Noisy-channel coding theorem, or Shannon's theorem, states that for a discrete memoryless channel the code rate below the channel capacity is achievable. However, in the standard proof that I have seen in many materials, the input message is assumed to be uniformly distributed without satisfactory explanation. This assumption plays an important role in the proof as it symmetrizes the probability such that $P(\hat W=W)=P(\hat W=W\mid W=1)$ and we can assume without loss of generality that the message $W = 1$ was sent.
There exists a similar question. However the answers are somehow not complete or not rigorous.
Here are several possible explanations.
For a given rate, the optimal maximum probability of error will increase if the entropy of the source is increased, so it suffices to show when the source entropy is maximized, resulting in a uniform distribution. I'm not sure whether this is true and cannot find a proof.
We will only index the typical sequences in the source and transmit these indexes over the channel. Since all the typical sequences in the typical set are roughly equiprobable, we may assume uniform distribution in the theorem. I don't think this is a rigorous analysis. The "equiprobability" is based on $p(\mathbf X)\approx 2^{nH}$ obtained from $|-\frac1n \log p(\mathbf X)-H|<\varepsilon$ for sufficiently large $n$. However, for a given $\varepsilon>0$, $2^{-n(H+\varepsilon)}<p(\mathbf X)<2^{-n(H-\varepsilon)}$, and the ratio of the upper to lower bound $2^{2n\varepsilon}\to\infty$ as $n\to\infty$. Therefore I don't think "equiprobability" can apply when $n$ is large.
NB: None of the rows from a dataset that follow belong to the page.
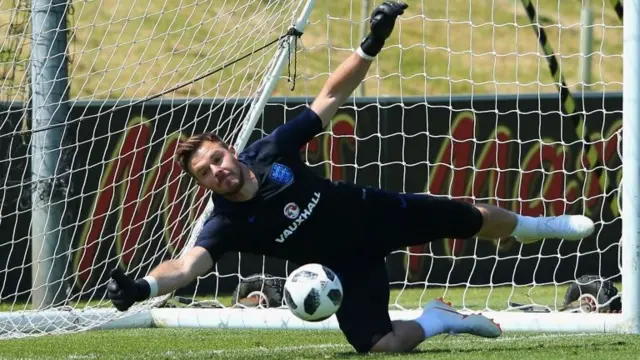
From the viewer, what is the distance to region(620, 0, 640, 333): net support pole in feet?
25.5

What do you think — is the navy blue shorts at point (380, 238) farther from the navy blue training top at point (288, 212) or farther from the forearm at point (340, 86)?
the forearm at point (340, 86)

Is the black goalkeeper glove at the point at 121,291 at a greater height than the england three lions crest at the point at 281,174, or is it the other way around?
the england three lions crest at the point at 281,174

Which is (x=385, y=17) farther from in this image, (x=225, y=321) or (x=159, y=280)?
(x=225, y=321)

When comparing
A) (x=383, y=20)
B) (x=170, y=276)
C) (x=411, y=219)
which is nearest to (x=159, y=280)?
(x=170, y=276)

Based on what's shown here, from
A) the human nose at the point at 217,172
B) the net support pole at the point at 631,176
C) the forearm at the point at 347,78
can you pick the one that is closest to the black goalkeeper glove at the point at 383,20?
the forearm at the point at 347,78

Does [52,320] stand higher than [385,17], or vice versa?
[385,17]

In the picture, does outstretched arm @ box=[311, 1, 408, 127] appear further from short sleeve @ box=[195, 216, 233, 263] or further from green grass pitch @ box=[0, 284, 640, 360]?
green grass pitch @ box=[0, 284, 640, 360]

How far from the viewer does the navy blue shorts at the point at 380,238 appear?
6.86 meters

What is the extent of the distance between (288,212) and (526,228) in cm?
151

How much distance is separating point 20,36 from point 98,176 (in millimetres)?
2914

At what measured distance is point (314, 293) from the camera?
6297 millimetres

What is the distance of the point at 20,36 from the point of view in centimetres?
902

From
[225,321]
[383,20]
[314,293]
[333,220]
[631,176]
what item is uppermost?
[383,20]

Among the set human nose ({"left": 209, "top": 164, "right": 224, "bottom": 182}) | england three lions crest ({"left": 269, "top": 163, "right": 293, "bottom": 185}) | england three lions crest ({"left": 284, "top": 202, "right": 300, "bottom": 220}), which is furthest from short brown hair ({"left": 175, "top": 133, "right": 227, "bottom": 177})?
england three lions crest ({"left": 284, "top": 202, "right": 300, "bottom": 220})
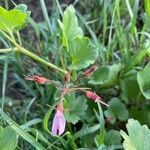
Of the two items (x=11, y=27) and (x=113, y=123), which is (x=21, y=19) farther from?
(x=113, y=123)

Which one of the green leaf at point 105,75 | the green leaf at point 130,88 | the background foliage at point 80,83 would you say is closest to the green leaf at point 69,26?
the background foliage at point 80,83

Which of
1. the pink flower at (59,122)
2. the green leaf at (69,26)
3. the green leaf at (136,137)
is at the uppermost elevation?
the green leaf at (69,26)

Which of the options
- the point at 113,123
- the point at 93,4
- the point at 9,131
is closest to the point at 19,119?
the point at 113,123

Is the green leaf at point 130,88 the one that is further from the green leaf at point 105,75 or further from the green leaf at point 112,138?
the green leaf at point 112,138

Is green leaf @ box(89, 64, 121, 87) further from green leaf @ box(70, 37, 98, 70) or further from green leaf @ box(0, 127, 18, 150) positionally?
green leaf @ box(0, 127, 18, 150)

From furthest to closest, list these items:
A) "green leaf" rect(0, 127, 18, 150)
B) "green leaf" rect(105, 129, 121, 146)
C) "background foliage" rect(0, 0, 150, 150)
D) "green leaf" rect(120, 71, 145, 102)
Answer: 1. "green leaf" rect(120, 71, 145, 102)
2. "green leaf" rect(105, 129, 121, 146)
3. "background foliage" rect(0, 0, 150, 150)
4. "green leaf" rect(0, 127, 18, 150)

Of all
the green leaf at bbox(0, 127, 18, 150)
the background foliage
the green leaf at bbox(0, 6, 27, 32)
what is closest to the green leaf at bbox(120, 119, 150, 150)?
the background foliage
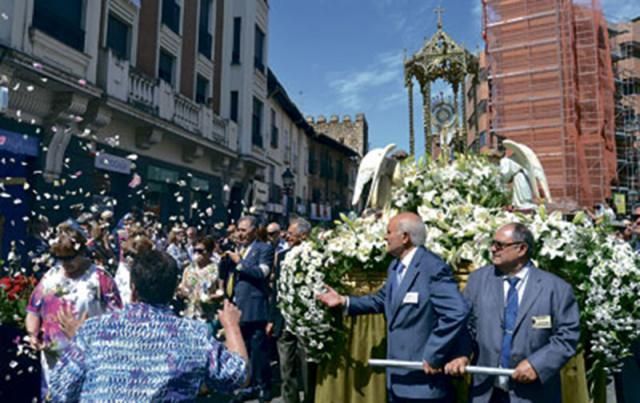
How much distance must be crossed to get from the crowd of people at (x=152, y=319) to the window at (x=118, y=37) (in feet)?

If the input message is not uniformly distributed, then one can further compress the raw message bits into a smaller length sequence of independent and uniformly distributed bits, subject of source coding theorem, while involving only a negligible error in reconstruction. However, I don't understand how to compress in such a way.
Distortion rate function. I don't know how to use it for proof.
Any help is appreciated.
Of course, in general average error control is distinct from maximum error control (i.e., bounds on $\max_m P(\mathrm{err}|M = m)$, e.g., you can have a code that simply does not recover some message ever, in which case the maximum probability of error is close to $1$, even if on average over the messages this is small. One of the early papers dealing with maximal probability of error control is by Feinstein [1], that dealt with the maximal probability of error as the controlled object, and showed again that $R< C$ is enough to communicate at large $n$. The language is somewhat archaic, but see section II to both verify that the definition deals with maximal error, and that the result is the same. A better source, perhaps, is Csiszar and Korner's textbook [2]. Their chapter on channel coding explicitly separates the average and maximum probability of error, and deals mostly with the latter when proving results. The main point I want to make is that yes, this is a legitimate worry, but its been dealt with, and essentially only needs a little more refined approach to the basic concepts.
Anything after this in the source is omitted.